Start Source passage
Microsoft has tried to manipulate people using malware tactics to twist your arm into wiping out Windows 7 for a Windows 10 install they can control, has uninstalled applications without asking during their updates, has had to be forced by the EU to reveal the data they're sucking from your computer, and this was just the stuff I could find with five minutes on Google. If I bothered to spend a half hour on this I'm sure I could come up with dozens more things, all consistent with Microsoft's long history of generally pulling every dirty trick in the book that they could, which only abated as long as the DoJ watched them like a hawk.
And you're going to try to sell us that they're doing this for our own good?
You REALLY believe that?
SERIOUSLY?
Did you, like the FCC, also believe it when the Internet companies PROMISED (cross-their-heart-and-hope-to-die) they wouldn't abuse the lack of net neutrality, because they wanted net neutrality too, or whatever crap they were peddling at the time?
Microsoft and all the other large tech companies have only their own pocketbook and access to power in mind, and your data is how they intend to expand both. Specifically, CONTROLLING your data, whether you like it or not, by slowly converting your computing devices into a dumb terminal under their control. The whole PC platform has slowly but surely moved in this direction for a while now, whether the users like it or not, because they're doing their best to crush or assimilate all choice. Ultimately what Microsoft wants is for you to have a dumb terminal where it is illegal for you to do anything they do not allow on it. If they could get away with it, for "computing safety" they would probably MANDATE that you can't have any kind of computer other than a dumb terminal, because it's "too dangerous" to let the filthy peasantry have access to general purpose computers and unfiltered, uncensored, uncontrolled network access.
Windows 10 is a nice, big part of that, as is slowly dragging their applications (and your work) into their cloud infrastructure, and making sure that you don't own program licenses, you RENT your software from them.
End Source passage
Start Listed records
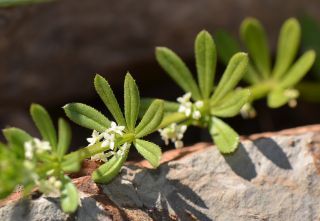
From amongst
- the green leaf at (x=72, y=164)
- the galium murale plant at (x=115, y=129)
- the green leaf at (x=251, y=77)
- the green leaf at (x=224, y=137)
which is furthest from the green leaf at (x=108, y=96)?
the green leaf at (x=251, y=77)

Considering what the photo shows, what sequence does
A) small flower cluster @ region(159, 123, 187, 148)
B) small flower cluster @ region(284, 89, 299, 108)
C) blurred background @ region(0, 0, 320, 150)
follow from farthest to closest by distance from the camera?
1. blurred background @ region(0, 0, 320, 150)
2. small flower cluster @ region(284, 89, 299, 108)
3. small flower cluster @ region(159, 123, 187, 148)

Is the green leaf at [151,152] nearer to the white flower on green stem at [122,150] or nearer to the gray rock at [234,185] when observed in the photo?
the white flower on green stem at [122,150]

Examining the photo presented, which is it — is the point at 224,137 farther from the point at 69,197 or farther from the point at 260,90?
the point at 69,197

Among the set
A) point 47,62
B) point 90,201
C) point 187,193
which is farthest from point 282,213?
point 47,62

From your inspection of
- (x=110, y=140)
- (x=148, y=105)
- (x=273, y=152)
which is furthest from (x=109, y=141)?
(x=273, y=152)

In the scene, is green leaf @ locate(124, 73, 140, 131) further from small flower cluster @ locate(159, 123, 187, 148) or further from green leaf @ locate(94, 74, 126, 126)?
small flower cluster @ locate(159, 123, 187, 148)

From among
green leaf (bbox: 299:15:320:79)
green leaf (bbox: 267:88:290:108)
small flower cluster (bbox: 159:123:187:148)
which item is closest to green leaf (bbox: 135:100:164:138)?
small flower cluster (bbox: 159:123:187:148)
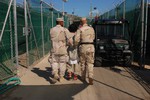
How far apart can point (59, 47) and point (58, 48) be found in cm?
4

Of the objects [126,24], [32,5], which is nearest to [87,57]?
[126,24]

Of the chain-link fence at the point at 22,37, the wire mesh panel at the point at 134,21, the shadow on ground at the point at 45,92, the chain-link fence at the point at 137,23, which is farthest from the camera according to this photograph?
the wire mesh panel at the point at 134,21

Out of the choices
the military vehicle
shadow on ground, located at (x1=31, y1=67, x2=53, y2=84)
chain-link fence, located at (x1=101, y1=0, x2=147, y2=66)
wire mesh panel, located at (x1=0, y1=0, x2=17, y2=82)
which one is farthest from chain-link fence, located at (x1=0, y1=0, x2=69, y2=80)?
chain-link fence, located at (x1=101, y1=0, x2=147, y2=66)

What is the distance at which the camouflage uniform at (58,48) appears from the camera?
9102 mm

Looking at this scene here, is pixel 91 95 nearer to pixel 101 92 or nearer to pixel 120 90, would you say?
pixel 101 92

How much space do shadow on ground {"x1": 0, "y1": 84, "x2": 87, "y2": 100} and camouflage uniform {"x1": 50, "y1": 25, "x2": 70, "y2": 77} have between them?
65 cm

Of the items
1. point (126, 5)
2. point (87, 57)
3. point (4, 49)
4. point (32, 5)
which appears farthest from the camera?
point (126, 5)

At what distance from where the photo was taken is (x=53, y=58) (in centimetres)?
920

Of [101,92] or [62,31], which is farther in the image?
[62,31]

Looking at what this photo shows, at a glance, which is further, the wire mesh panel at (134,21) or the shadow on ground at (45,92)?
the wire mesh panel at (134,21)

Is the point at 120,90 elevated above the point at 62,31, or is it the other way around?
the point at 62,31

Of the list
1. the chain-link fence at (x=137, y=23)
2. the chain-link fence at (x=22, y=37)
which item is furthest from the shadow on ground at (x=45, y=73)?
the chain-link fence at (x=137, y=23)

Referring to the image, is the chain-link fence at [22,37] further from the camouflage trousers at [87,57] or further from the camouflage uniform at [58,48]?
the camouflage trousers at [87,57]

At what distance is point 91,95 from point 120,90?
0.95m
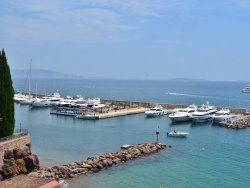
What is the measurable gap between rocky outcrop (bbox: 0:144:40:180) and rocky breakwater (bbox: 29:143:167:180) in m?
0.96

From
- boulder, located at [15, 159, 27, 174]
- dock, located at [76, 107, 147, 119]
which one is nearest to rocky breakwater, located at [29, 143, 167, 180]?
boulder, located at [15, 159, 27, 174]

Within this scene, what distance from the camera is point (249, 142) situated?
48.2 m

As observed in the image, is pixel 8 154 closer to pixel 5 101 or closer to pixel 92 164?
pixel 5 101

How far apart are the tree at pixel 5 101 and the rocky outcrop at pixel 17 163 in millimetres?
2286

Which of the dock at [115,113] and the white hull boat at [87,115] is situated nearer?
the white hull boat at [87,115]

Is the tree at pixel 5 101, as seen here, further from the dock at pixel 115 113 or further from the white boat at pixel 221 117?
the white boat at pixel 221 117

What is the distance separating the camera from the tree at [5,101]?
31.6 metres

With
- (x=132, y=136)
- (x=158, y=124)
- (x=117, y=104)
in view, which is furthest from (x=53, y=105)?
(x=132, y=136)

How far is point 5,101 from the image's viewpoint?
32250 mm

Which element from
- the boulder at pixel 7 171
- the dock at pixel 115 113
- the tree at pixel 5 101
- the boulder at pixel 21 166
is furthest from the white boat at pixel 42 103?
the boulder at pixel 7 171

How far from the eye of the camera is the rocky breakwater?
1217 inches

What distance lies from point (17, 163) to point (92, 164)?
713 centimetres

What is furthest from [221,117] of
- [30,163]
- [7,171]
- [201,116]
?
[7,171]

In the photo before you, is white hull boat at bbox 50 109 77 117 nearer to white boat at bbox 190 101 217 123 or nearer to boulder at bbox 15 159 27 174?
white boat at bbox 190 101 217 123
End Listed records
What needs to be done:
Print the commentary on Microsoft verbatim, from "Windows 10 is" up to and including "software from them.".

Reply:
Windows 10 is a nice, big part of that, as is slowly dragging their applications (and your work) into their cloud infrastructure, and making sure that you don't own program licenses, you RENT your software from them.